*Exercise directions*: Copy out the lines from the one containing "Of all the items listed as" through the one containing "which is furthest from point 74,57?", inclusive, substituting "farthest" for "furthest" and changing nothing else.

*Record list*:
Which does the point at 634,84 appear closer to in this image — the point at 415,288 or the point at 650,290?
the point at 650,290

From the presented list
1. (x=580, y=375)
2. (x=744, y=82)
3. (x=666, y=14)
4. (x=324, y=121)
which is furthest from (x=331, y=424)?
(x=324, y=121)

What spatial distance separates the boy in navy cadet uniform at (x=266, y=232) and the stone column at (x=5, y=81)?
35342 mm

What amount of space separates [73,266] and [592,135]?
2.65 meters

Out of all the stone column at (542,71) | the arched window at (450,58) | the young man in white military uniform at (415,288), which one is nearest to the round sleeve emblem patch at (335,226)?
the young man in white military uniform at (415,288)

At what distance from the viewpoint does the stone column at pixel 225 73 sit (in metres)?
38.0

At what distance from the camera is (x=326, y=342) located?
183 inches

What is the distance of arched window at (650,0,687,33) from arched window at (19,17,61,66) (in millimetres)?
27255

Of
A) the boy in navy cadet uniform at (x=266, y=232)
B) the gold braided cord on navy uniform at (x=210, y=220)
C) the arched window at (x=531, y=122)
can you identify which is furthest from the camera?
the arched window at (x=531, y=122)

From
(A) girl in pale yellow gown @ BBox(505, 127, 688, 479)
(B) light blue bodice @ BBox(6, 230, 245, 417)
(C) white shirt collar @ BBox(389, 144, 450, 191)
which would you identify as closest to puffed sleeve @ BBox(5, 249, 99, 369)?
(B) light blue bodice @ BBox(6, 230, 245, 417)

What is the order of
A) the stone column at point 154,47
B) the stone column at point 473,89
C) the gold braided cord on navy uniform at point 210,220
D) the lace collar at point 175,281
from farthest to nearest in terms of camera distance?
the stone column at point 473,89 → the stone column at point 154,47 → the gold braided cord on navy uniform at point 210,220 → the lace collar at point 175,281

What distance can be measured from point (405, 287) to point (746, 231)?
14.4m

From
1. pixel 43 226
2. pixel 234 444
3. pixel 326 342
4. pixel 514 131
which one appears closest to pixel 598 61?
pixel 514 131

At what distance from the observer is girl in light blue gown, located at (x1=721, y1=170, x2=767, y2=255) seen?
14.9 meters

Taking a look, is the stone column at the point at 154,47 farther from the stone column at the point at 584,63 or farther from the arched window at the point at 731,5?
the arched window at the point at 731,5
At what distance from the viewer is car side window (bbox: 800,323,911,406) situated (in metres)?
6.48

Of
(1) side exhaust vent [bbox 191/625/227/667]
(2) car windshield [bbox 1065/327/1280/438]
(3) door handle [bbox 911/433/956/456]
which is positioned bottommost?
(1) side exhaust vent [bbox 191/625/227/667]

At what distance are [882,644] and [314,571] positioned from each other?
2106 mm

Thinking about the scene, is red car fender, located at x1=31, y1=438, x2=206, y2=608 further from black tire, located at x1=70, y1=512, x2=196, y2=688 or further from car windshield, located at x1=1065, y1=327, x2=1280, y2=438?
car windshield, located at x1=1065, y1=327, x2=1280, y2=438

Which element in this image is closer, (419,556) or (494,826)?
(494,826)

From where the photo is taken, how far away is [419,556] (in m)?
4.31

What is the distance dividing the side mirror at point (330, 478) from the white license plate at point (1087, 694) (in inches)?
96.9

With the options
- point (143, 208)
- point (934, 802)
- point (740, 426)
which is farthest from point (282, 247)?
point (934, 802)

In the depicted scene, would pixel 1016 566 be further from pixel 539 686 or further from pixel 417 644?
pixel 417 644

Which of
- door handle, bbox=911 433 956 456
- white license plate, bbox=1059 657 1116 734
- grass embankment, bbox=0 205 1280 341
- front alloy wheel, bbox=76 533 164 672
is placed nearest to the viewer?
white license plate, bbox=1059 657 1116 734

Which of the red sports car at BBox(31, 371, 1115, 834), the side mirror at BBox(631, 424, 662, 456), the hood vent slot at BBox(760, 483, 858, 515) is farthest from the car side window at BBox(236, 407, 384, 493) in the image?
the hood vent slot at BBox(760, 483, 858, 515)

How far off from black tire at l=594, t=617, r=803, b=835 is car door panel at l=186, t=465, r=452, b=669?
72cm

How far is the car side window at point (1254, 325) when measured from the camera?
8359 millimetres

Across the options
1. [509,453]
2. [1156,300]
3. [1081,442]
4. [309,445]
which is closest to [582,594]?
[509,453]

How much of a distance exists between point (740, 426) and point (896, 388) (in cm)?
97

==

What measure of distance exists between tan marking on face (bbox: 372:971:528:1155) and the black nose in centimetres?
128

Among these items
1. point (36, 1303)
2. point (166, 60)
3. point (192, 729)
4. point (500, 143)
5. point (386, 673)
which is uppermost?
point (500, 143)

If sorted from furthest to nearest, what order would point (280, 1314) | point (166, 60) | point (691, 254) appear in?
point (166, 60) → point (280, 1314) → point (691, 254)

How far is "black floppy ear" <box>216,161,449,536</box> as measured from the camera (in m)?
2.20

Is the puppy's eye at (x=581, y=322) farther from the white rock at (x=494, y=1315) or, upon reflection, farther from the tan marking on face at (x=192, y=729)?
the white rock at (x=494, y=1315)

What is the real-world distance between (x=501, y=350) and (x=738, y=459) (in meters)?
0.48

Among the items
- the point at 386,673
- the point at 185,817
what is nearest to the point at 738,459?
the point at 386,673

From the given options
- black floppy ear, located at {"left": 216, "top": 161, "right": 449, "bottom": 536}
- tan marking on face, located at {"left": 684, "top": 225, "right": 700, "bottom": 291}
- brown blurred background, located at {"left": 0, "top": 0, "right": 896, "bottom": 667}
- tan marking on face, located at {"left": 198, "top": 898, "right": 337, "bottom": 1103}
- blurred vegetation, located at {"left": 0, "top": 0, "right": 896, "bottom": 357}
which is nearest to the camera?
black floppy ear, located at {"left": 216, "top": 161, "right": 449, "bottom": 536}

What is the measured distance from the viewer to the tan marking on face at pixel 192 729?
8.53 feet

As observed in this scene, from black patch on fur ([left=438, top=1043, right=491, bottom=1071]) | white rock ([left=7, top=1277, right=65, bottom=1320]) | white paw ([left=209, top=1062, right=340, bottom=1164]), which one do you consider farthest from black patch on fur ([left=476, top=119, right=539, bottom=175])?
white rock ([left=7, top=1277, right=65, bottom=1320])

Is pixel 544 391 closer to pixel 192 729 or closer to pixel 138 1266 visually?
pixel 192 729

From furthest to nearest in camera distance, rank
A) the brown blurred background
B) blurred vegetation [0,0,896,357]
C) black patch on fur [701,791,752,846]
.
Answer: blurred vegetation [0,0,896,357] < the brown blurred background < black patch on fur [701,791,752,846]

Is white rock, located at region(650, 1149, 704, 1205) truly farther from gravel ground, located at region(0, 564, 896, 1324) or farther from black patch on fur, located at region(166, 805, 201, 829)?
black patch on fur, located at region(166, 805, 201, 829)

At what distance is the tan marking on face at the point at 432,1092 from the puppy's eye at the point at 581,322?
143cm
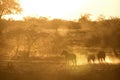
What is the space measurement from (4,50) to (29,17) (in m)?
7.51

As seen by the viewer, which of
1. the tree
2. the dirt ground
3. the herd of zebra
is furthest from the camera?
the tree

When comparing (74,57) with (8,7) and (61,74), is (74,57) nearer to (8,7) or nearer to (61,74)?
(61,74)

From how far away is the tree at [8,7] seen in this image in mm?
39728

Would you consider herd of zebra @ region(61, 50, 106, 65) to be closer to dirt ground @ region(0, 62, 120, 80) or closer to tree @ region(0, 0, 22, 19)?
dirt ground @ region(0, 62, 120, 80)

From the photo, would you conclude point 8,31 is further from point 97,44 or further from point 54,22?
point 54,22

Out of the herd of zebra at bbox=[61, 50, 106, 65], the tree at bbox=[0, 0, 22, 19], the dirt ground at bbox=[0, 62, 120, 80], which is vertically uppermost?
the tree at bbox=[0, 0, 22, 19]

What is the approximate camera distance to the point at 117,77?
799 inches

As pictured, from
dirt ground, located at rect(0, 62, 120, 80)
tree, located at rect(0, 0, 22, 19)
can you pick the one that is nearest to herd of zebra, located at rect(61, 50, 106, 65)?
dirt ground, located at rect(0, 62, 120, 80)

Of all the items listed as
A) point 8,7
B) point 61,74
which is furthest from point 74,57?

--

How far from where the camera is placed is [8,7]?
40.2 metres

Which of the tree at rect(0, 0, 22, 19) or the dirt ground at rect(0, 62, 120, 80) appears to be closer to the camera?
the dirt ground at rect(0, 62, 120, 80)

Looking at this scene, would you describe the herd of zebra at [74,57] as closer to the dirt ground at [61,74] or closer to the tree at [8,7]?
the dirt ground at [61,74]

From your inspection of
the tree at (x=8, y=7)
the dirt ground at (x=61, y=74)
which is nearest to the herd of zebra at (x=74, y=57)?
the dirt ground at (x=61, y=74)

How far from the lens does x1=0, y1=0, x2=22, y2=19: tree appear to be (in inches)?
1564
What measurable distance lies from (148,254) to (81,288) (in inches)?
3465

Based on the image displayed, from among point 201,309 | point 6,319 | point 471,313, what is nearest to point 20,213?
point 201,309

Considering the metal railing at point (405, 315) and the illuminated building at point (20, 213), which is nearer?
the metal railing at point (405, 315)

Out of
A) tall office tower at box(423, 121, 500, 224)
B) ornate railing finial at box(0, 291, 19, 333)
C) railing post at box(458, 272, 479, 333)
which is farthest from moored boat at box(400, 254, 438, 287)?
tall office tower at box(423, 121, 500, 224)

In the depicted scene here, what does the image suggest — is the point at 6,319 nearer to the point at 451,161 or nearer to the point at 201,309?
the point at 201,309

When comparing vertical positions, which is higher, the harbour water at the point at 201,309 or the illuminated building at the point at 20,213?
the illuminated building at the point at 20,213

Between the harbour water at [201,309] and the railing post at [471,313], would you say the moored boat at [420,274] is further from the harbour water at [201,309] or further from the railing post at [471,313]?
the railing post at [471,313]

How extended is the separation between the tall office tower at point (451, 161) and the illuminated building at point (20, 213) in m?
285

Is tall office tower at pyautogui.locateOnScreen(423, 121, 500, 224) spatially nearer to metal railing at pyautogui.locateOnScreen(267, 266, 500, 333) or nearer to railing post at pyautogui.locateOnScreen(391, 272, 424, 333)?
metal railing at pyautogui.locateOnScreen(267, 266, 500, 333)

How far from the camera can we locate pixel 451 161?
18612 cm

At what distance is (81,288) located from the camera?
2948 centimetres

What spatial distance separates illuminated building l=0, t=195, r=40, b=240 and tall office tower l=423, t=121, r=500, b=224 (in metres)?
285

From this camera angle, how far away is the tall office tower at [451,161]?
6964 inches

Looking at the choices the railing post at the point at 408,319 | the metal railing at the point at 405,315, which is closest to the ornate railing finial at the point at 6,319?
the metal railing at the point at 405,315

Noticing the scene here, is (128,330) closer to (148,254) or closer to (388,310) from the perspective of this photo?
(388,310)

*Output*:
Of all the items listed as
A) point 8,7
B) point 61,74
which is farthest from point 74,57?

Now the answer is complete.